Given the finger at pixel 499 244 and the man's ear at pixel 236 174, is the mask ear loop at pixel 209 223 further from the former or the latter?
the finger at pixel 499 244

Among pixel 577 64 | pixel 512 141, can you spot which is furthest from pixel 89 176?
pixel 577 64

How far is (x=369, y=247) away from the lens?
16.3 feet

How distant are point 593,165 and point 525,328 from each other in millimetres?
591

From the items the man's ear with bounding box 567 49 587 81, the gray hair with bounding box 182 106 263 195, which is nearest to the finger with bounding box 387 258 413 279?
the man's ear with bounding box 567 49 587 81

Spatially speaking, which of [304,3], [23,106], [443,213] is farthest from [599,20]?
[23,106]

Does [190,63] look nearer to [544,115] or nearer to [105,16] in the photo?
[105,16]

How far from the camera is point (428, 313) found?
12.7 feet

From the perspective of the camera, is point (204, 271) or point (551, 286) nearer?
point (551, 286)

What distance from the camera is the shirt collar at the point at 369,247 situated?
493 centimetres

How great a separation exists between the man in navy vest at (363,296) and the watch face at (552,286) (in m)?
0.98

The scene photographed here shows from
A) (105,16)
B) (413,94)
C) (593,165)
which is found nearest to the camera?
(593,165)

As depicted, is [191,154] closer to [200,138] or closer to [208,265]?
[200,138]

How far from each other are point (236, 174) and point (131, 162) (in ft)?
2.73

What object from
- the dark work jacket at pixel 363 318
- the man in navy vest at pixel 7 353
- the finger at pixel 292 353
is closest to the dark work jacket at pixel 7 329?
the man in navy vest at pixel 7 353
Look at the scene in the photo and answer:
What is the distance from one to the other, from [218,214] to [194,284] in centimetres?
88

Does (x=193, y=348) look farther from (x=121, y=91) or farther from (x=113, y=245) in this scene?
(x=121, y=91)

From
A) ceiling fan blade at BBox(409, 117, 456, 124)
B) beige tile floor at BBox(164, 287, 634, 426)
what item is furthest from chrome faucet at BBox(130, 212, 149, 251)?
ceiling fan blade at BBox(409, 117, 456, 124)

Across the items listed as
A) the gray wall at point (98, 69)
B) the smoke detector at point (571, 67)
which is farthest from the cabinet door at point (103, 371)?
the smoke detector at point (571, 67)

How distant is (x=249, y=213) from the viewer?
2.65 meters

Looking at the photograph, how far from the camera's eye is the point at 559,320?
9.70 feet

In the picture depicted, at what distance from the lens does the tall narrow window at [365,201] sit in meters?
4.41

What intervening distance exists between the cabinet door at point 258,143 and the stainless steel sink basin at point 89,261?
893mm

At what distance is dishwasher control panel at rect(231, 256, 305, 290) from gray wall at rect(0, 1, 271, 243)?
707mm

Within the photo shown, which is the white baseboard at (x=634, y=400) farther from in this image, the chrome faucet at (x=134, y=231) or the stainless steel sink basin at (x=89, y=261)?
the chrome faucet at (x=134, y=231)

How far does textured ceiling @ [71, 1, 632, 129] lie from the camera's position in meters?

※ ※ ※

▸ EXERCISE
Rewrite all of the records above, substituting "cupboard door" for "cabinet door" wherever it occurs and keeping everything else the same.

▸ CORRECT ANSWER
Given the finger at pixel 499 244 and the man's ear at pixel 236 174, is the mask ear loop at pixel 209 223 further from the former or the latter?
the finger at pixel 499 244

Among pixel 577 64 | pixel 512 141, can you spot which is furthest from pixel 89 176?
pixel 577 64

How far is (x=369, y=247) away from the lens?
16.3 feet

How distant are point 593,165 and point 525,328 from each other in millimetres?
591

From the items the man's ear with bounding box 567 49 587 81, the gray hair with bounding box 182 106 263 195, which is nearest to the finger with bounding box 387 258 413 279?
the man's ear with bounding box 567 49 587 81

Spatially speaking, which of [304,3], [23,106], [443,213] is farthest from [599,20]?
[23,106]

Does [190,63] look nearer to [544,115] or nearer to [105,16] in the photo?
[105,16]

How far from the camera is point (428, 313) found?
12.7 feet

From the perspective of the camera, is point (204, 271) or point (551, 286) nearer?
point (551, 286)

What distance from the camera is the shirt collar at the point at 369,247 situated?
493 centimetres

How great a separation exists between the man in navy vest at (363,296) and the watch face at (552,286) (in m)?
0.98

The scene photographed here shows from
A) (105,16)
B) (413,94)
C) (593,165)
which is found nearest to the camera?
(593,165)

As depicted, is [191,154] closer to [200,138] or closer to [208,265]?
[200,138]

How far from each other are point (236, 174) and point (131, 162) (in ft)?
2.73

What object from
- the dark work jacket at pixel 363 318
- the man in navy vest at pixel 7 353
- the finger at pixel 292 353
is closest to the dark work jacket at pixel 7 329?
the man in navy vest at pixel 7 353
Look at the scene in the photo and answer:
What is the distance from one to the other, from [218,214] to [194,284] in centimetres?
88

Does (x=193, y=348) look farther from (x=121, y=91) or farther from (x=113, y=245) in this scene?
(x=121, y=91)

From
A) ceiling fan blade at BBox(409, 117, 456, 124)
B) beige tile floor at BBox(164, 287, 634, 426)
what item is furthest from chrome faucet at BBox(130, 212, 149, 251)?
ceiling fan blade at BBox(409, 117, 456, 124)

Across the items listed as
A) the gray wall at point (98, 69)
B) the smoke detector at point (571, 67)
which is farthest from the cupboard door at point (103, 371)?
the smoke detector at point (571, 67)

How distant is (x=249, y=213) from the viewer?
2.65 meters

Looking at the photograph, how far from the camera's eye is the point at 559,320?
9.70 feet

In the picture depicted, at what distance from the lens does the tall narrow window at [365,201] sit in meters?
4.41

What intervening distance exists between the cupboard door at point 258,143 and the stainless steel sink basin at point 89,261?
893mm

At what distance is dishwasher control panel at rect(231, 256, 305, 290) from gray wall at rect(0, 1, 271, 243)?
707mm

Within the photo shown, which is the white baseboard at (x=634, y=400) farther from in this image, the chrome faucet at (x=134, y=231) or the stainless steel sink basin at (x=89, y=261)?
the chrome faucet at (x=134, y=231)

How far does textured ceiling @ [71, 1, 632, 129] lie from the camera's position in meters?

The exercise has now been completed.